The co-chaperone p23 is a central part of the Hsp90 machinery. It stabilizes the closed conformation of Hsp90, inhibits its ATPase and is important for client maturation. Yet, how this is achieved has remained enigmatic. Here, we show that a tryptophan residue in the proximal region of the tail decelerates the ATPase by allosterically switching the conformation of the catalytic loop in Hsp90. We further show by NMR spectroscopy that the tail interacts with the Hsp90 client binding site via a conserved helix. This helical motif in the p23 tail also binds to the client protein glucocorticoid receptor (GR) in the free and Hsp90-bound form. In vivo experiments confirm the physiological importance of ATPase modulation and the role of the evolutionary conserved helical motif for GR activation in the cellular context.

Fig. 1. p23-mediated inhibition of the Hsp90 ATPase activity depends on F121 and W124.

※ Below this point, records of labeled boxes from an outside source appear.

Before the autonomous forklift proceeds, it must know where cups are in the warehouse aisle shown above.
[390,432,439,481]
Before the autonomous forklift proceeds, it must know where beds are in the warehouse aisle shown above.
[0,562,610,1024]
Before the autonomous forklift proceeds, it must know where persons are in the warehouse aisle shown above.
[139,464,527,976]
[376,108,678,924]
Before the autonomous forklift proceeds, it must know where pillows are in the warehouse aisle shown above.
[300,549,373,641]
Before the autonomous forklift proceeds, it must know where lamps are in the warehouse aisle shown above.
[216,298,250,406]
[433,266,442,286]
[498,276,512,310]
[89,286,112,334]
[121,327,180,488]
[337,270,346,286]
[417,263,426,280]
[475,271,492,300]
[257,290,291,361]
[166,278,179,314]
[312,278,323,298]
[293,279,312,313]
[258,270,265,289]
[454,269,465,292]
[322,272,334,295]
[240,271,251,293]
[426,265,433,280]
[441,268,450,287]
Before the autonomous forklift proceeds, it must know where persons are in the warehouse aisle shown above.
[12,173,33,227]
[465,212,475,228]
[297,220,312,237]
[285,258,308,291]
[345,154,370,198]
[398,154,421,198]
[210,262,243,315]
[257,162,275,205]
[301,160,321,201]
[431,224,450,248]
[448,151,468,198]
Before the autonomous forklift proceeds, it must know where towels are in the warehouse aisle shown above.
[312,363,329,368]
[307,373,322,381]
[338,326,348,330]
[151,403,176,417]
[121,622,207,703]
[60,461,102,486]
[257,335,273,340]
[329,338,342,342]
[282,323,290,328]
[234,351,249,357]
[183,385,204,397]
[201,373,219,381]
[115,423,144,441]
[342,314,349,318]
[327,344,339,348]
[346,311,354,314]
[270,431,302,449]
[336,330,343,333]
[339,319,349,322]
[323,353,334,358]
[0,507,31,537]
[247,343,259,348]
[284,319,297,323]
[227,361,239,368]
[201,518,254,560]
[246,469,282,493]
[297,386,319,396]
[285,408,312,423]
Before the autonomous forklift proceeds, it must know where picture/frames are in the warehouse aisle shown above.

a The crystal structure of yeast p23 (Sba1) bound to yeast Hsp90 (Hsp82) is shown (PDB: 2CG9). The p23 CS domain is depicted in gray, the part of the p23 tail that was resolved in the crystal structure is shown in red. b The schematic domain architecture of p23 and the truncation mutants used in this study are shown. A close-up view of the p23 molecule is shown at the bottom (PDB: 2CG9). ED = negatively charged stretch; GM/A = GM/A-rich region; QL = QL-rich region; ED = second negatively charged stretch. c–f All subfigures show ATPase assays in the presence of WT or mutant yeast p23 (Sba1). The ATPase activity of yeast Hsp90 (Hsp82) was determined in the presence of rising p23 concentrations. WT (black) is shown as a reference in all figures. c, d Effects of the deletion mutants p23^Δ17, p23^Δ40, p23^Δ69 and p23^Δ94 on the ATPase activity of Hsp90. Note that the same data set was used for p23^WT and p23^Δ94 in (c) and (d) as a reference. e Top: the p23 domain architecture is shown and the F¹²¹DKW¹²⁴VD motif is highlighted. Bottom: crystal structure of p23 (gray cartoon) bound to the Hsp90 dimer (green surface) (PDB: 2CG9). The p23 CS domain is shown in gray, the tail region (up to aa 135) is depicted in red and the F121 and W124 residues are shown in blue. f Effect of the point mutants p23^F121A, p23^W124A and the double mutant p23^F121A/W124A on the inhibition of the Hsp90 ATPase. Note that the WT data from (c) and (d) were plotted as a reference. Bars and errors represent means ± SD of triplicate measurements.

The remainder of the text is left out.